The results also can be exported into visualization tools like Tableau, so company executives can literally see what’s working, and what’s not.
Kulkarni said those tools can improve customer service, and also the bottom line. That’s because companies can do a better job forecasting what products will sell where, based on the buying habits of customers in those areas. They’re also able to more easily anticipate when they might need to move inventory around, reducing the risk of markdowns.
The technology is incredibly helpful, but experts say that alone won’t solve all the problems retailers are facing. Companies also need to change their structure and culture.
“Data is part of it.

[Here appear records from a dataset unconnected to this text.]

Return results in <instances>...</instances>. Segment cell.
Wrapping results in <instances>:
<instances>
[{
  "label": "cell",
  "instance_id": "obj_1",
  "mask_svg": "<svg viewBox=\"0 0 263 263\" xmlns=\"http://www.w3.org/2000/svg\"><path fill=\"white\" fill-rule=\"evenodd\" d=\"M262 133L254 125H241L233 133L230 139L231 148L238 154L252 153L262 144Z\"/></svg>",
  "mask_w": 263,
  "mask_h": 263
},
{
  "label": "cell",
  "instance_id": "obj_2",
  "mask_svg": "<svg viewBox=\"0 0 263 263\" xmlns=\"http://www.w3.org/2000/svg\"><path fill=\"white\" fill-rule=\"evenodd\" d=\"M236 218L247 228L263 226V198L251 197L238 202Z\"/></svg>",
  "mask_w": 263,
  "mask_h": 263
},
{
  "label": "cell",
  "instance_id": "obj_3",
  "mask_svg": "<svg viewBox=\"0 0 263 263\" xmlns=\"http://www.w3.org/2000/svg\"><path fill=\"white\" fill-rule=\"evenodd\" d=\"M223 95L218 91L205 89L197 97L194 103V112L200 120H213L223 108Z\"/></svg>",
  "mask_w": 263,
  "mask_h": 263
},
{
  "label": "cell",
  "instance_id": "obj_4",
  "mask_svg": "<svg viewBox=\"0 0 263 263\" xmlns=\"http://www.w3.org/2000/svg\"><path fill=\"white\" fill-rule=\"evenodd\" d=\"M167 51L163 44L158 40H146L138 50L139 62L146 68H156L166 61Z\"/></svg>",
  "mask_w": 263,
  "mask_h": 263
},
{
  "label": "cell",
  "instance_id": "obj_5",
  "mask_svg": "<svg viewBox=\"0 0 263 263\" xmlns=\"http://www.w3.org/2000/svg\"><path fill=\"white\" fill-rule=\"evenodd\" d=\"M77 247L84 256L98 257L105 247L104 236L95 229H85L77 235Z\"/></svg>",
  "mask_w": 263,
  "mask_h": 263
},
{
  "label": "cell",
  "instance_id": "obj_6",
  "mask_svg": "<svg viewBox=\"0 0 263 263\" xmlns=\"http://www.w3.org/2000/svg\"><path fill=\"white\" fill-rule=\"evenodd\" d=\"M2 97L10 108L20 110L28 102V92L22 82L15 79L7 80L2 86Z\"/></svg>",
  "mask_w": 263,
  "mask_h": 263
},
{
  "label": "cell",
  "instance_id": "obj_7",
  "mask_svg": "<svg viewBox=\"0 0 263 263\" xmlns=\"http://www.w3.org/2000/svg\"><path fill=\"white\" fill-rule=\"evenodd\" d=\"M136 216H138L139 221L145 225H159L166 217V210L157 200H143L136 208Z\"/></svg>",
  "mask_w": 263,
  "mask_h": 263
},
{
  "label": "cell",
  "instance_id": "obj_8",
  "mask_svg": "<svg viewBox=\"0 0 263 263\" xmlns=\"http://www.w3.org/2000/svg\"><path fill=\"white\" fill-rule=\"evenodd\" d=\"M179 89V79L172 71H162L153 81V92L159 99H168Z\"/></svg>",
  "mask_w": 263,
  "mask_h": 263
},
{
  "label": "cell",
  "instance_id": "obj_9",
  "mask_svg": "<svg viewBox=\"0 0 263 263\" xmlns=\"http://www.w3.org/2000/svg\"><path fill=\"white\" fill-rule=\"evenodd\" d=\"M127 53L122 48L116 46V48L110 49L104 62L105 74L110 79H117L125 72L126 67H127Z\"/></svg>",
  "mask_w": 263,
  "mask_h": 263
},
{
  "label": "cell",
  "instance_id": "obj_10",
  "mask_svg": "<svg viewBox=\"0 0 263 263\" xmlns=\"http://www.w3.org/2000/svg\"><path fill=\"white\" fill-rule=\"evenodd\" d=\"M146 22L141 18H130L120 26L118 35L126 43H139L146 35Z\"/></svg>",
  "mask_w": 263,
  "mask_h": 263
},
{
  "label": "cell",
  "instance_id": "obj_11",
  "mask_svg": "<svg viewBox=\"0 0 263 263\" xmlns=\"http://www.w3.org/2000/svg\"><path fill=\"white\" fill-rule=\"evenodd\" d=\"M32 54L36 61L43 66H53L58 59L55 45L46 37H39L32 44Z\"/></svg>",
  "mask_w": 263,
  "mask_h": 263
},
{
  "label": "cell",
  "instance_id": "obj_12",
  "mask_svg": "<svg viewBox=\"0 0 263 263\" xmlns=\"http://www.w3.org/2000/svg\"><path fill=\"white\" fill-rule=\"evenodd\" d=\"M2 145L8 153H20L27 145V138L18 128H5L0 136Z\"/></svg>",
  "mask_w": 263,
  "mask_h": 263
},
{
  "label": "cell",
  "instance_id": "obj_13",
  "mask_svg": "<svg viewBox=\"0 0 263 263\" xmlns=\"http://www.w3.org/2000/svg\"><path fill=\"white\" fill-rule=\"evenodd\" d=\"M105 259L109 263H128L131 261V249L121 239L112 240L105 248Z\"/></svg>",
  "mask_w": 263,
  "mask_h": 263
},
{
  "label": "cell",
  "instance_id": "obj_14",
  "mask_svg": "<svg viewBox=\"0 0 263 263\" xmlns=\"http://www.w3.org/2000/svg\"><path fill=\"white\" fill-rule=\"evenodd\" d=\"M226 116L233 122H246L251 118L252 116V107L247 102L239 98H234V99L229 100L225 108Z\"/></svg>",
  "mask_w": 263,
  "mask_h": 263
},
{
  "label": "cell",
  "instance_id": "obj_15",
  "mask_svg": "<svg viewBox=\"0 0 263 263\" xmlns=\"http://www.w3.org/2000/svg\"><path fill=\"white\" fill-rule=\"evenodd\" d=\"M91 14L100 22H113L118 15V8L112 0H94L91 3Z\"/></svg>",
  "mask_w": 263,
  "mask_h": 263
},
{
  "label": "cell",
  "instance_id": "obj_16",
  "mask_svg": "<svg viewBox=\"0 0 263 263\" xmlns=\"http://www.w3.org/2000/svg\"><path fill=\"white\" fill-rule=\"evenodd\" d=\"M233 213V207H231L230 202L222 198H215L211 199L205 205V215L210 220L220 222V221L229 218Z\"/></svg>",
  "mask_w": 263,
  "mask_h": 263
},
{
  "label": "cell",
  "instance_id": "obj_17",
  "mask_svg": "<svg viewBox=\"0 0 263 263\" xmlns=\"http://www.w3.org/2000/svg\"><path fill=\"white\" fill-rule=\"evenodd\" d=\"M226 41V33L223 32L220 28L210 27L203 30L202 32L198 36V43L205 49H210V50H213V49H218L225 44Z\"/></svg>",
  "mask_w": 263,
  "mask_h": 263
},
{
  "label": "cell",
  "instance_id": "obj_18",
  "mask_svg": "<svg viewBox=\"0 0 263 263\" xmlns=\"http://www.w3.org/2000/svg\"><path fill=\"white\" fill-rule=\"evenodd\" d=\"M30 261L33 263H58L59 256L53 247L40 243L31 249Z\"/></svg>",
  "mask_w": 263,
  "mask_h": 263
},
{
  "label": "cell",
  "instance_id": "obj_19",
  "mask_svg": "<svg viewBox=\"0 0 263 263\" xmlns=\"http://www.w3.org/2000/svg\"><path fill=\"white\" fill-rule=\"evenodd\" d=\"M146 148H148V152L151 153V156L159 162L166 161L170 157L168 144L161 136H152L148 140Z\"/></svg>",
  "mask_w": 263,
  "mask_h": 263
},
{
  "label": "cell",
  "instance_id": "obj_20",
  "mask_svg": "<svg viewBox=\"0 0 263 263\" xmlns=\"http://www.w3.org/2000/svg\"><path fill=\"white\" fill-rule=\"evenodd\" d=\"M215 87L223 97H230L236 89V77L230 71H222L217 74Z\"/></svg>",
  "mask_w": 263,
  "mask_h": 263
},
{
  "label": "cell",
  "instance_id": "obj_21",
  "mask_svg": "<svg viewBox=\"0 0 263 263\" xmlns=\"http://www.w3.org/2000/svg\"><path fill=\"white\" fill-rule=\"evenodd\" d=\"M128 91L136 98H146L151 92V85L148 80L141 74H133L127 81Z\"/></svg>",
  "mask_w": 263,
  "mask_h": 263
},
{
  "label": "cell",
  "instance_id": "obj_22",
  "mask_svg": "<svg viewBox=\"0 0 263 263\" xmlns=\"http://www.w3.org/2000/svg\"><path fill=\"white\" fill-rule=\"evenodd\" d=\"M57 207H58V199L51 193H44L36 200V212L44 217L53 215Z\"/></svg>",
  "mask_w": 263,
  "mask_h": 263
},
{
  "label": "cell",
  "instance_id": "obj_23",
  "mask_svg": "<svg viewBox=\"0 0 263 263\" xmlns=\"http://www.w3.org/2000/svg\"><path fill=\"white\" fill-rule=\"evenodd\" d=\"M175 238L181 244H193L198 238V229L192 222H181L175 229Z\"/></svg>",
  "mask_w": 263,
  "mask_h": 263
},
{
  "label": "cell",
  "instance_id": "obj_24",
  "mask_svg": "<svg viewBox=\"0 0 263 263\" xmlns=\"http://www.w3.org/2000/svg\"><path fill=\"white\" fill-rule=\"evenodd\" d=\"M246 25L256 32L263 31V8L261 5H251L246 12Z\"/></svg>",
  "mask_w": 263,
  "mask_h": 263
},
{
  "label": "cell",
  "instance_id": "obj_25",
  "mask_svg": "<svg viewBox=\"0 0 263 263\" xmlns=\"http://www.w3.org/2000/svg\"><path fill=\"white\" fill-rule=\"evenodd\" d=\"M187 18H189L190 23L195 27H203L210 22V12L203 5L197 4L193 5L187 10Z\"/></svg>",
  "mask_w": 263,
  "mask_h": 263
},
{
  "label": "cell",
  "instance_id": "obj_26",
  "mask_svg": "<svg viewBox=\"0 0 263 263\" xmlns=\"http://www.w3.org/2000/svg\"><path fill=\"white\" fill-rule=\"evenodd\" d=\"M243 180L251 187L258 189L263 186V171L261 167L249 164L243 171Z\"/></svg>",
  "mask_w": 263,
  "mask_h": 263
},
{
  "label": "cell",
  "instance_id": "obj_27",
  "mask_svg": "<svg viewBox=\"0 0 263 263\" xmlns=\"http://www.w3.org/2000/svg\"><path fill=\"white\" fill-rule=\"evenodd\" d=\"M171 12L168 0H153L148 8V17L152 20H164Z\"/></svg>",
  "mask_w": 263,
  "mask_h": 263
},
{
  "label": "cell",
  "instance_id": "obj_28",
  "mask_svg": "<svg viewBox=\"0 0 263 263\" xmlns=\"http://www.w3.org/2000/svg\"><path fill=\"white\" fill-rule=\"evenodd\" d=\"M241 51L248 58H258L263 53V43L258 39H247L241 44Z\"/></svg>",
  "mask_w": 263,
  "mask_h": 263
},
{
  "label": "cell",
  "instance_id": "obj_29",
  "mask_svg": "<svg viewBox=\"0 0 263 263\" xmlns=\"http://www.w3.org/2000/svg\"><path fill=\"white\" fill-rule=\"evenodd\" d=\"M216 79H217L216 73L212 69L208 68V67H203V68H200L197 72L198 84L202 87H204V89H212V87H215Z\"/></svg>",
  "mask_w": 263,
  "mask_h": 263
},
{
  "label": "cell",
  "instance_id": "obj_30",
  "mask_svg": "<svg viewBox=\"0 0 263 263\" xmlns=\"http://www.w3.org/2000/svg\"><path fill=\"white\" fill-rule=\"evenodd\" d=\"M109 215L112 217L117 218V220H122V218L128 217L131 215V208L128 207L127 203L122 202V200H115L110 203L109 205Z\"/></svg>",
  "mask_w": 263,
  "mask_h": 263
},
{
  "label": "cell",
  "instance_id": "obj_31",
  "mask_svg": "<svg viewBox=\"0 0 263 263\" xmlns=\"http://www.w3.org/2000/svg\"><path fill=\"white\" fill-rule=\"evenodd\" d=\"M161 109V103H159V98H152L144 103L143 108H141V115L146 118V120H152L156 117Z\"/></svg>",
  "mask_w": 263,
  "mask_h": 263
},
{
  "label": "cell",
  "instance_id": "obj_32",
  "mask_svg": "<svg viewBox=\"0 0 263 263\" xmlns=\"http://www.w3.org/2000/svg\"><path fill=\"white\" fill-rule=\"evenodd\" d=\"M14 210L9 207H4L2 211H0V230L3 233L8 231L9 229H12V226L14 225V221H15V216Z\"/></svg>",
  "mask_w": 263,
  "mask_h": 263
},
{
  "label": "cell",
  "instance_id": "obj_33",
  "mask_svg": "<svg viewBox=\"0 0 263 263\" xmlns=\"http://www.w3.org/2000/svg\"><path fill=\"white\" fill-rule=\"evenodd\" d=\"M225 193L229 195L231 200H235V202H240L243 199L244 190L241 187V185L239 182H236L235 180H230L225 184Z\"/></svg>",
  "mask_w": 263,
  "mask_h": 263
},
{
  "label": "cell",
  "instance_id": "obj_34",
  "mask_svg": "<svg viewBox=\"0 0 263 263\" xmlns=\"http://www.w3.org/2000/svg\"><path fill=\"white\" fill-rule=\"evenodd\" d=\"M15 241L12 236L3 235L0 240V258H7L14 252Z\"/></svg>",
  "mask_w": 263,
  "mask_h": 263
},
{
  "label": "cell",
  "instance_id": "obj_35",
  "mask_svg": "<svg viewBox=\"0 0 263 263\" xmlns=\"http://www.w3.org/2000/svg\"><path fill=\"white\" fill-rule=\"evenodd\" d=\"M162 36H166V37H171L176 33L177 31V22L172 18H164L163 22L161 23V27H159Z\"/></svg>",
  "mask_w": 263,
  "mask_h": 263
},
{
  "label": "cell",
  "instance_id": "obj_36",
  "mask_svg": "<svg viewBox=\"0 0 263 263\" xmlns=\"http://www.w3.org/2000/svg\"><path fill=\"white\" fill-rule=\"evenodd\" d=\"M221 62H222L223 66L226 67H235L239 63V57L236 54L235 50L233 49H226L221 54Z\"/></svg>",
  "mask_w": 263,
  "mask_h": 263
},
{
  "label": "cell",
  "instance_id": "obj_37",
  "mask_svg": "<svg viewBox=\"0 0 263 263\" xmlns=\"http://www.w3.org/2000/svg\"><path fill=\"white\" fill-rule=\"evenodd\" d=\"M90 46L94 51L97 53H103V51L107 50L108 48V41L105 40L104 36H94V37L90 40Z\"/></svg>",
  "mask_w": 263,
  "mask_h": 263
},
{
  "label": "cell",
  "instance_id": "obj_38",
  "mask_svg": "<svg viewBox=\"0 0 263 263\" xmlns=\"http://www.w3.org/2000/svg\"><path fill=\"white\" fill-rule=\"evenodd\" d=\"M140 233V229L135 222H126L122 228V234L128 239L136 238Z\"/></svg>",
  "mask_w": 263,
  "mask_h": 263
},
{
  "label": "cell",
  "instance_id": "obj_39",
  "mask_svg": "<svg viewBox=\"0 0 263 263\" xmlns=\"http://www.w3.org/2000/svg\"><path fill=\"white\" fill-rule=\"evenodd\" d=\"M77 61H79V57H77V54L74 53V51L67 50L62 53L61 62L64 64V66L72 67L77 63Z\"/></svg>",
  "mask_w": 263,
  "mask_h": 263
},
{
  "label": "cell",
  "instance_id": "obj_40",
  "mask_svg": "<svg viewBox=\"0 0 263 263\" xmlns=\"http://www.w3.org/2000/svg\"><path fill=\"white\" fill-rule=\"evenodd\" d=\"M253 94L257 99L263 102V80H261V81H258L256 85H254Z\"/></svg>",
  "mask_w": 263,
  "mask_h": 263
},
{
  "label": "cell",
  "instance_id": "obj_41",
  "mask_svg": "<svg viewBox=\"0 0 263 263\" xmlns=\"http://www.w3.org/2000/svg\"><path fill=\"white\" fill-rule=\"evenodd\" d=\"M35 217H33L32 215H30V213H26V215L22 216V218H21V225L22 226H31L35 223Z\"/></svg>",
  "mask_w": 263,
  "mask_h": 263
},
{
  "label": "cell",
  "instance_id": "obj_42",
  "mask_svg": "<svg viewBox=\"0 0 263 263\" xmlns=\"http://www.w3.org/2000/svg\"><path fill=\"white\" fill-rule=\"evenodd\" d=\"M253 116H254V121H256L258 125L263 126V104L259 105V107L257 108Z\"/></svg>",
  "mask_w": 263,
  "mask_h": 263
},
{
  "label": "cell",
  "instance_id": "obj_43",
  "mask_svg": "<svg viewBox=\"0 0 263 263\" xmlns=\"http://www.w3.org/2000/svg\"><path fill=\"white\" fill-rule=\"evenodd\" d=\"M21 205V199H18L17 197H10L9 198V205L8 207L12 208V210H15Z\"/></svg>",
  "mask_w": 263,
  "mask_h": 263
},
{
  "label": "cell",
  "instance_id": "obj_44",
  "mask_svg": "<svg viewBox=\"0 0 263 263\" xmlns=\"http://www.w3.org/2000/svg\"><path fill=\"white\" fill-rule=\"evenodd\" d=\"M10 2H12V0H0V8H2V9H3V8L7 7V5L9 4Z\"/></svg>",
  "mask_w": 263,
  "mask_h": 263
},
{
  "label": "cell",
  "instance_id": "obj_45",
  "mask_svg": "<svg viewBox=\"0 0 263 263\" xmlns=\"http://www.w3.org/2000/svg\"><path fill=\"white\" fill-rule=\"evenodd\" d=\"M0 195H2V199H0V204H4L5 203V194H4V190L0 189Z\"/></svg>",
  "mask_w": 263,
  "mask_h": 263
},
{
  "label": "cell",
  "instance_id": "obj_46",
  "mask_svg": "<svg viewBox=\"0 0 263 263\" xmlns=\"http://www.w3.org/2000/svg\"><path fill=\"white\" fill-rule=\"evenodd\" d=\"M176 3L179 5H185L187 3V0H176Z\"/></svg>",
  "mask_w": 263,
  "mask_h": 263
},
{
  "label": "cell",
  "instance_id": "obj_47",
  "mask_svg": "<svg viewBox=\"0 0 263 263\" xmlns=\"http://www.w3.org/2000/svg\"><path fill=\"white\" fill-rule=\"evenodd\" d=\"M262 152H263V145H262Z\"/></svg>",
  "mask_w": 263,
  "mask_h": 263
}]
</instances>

Analytics is part of it. What a lot of organizations fail to do is get aligned from an organizational perspective,” Tyagi said.
For many companies, the holy grail is something called “omnichannel retailing,” in which the customer experience is the same online, in store, and via other channels. That allows for things like shipping products from a store to a person’s home, and from a warehouse to a store for immediate in-store pickup.
Tyagi noted that most customers don’t care what the industry calls it – as long as it works for them.
“The customer is not going to say, ‘I want the omnichannel experience.’ They say, ‘I want what I want, when I want it,’” Tyagi said.